Using the listing below, print exactly everything from the line with "Casa, 5 quartos - Foto 10" down to the line with "Bicicleta BH California XL3", both included, and nothing more.

Provided information section start

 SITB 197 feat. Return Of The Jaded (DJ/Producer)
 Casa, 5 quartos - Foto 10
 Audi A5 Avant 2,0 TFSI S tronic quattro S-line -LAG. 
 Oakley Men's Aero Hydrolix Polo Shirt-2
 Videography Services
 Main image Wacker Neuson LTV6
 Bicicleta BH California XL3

Provided information section end
Provided information section start

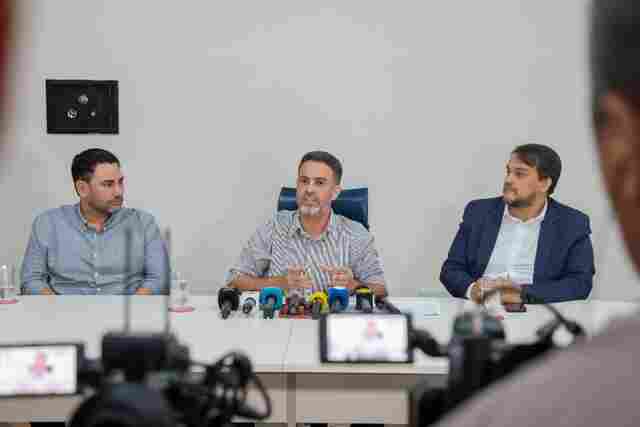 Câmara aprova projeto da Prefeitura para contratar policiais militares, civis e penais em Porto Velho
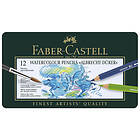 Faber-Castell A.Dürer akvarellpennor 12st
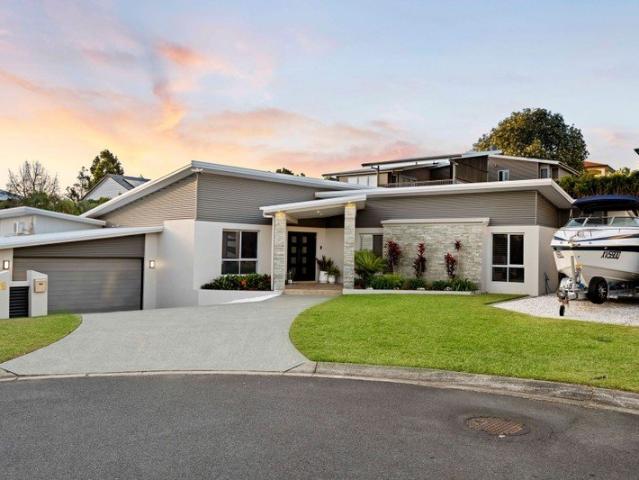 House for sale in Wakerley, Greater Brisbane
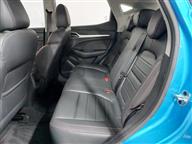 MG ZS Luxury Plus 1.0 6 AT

Provided information section end
Provided information section start

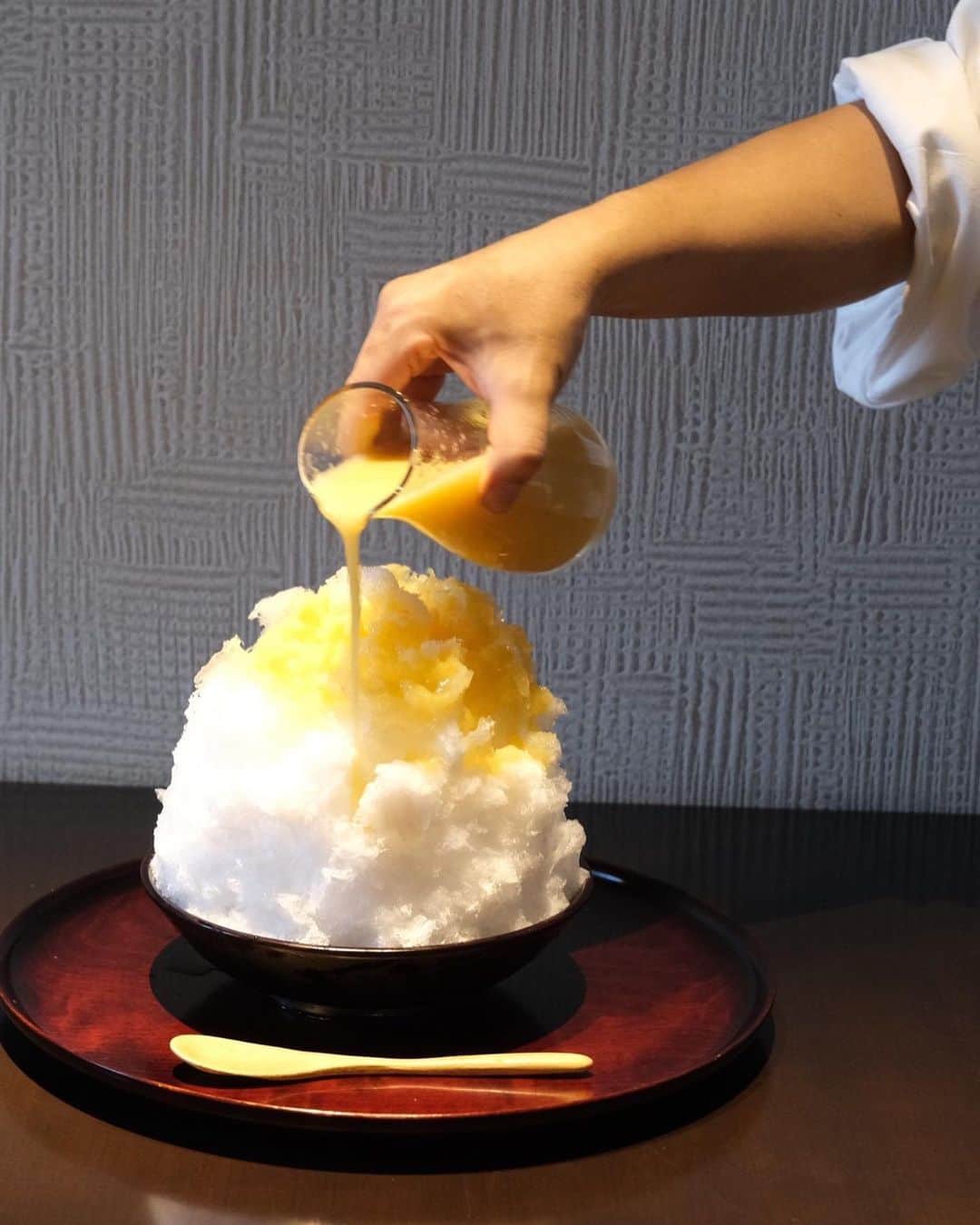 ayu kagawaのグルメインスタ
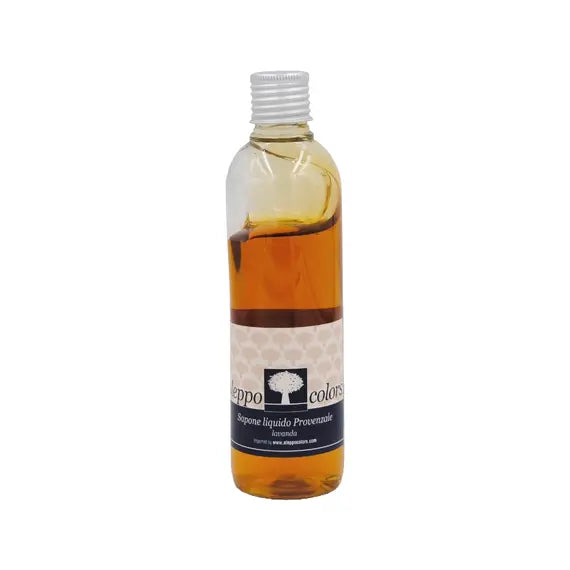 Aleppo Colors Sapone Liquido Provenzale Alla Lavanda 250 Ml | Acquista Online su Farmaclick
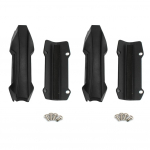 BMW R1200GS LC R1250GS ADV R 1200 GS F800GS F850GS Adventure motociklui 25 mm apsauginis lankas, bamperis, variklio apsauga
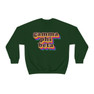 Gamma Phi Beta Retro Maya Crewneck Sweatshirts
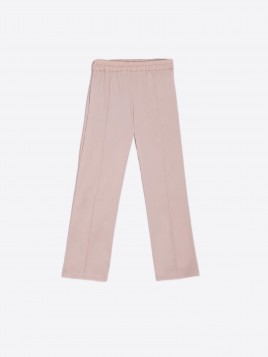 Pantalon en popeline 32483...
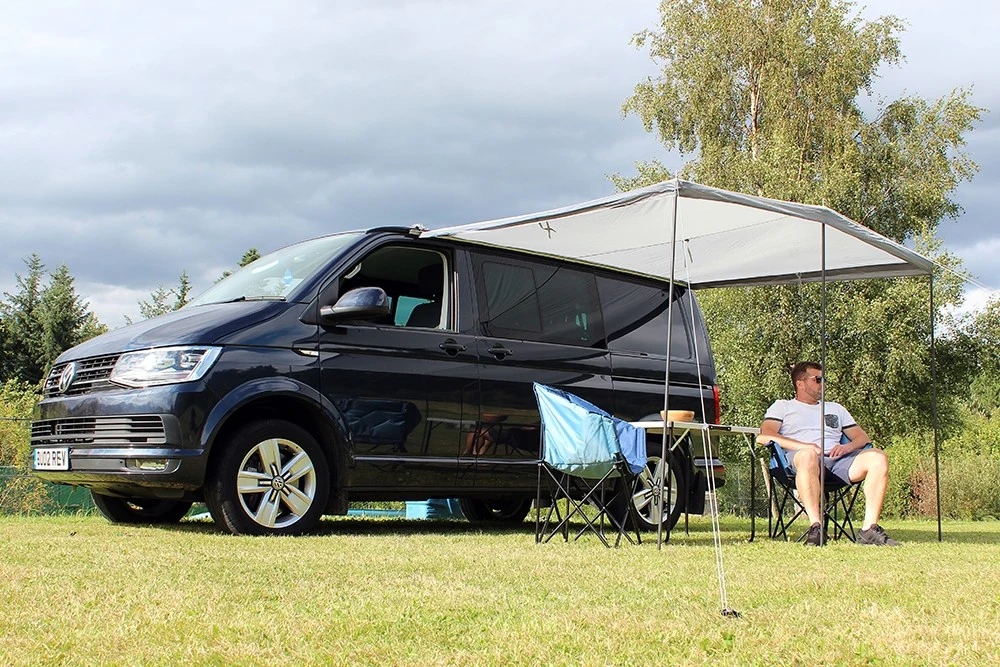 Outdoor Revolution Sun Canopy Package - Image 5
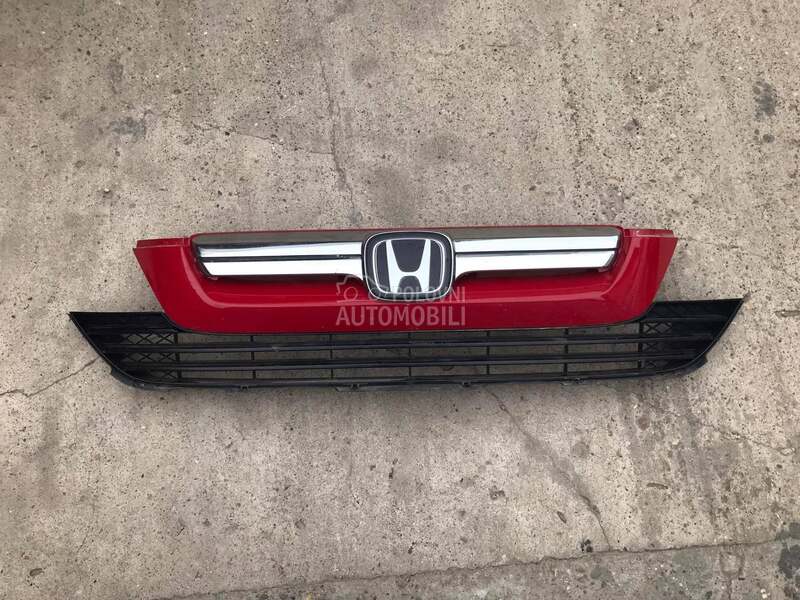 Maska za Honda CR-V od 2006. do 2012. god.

Provided information section end

**Result of the exercise**
 Casa, 5 quartos - Foto 10
 Audi A5 Avant 2,0 TFSI S tronic quattro S-line -LAG. 
 Oakley Men's Aero Hydrolix Polo Shirt-2
 Videography Services
 Main image Wacker Neuson LTV6
 Bicicleta BH California XL3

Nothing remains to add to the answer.